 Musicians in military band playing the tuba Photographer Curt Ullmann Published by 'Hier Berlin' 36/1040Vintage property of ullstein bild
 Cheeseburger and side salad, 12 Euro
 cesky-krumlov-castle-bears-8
==
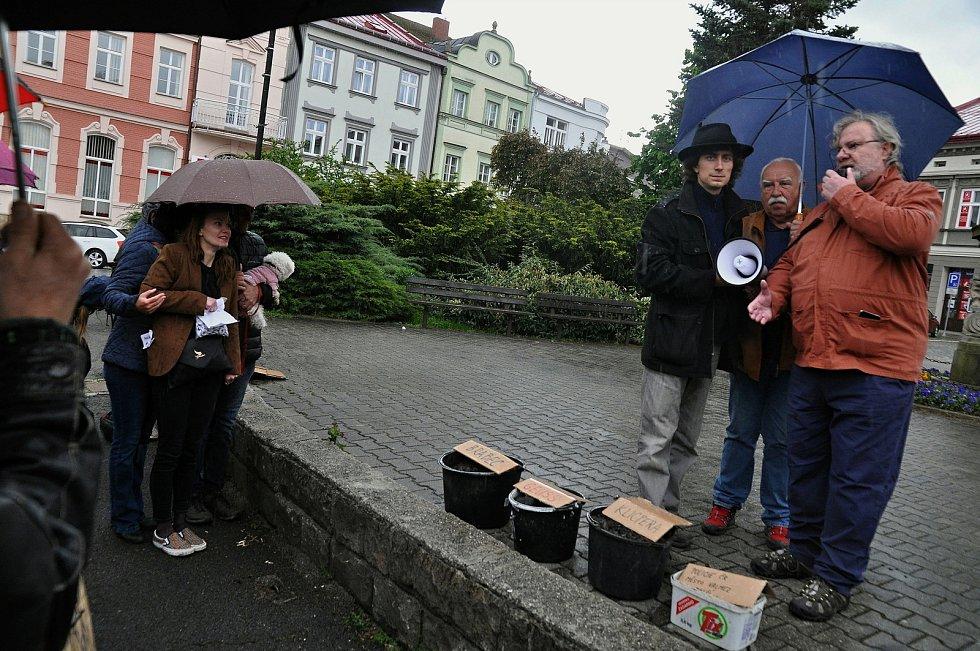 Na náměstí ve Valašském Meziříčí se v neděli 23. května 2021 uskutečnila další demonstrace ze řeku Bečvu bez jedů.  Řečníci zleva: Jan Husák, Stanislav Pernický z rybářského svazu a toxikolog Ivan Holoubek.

» **What this task involves**: From the line holding "Musicians in military" to the line holding "cesky-krumlov-castle-bears-8", inclusive, restate each line above exactly as written.

» **Your solution**:
 Musicians in military band playing the tuba Photographer Curt Ullmann Published by 'Hier Berlin' 36/1040Vintage property of ullstein bild
 Cheeseburger and side salad, 12 Euro
 cesky-krumlov-castle-bears-8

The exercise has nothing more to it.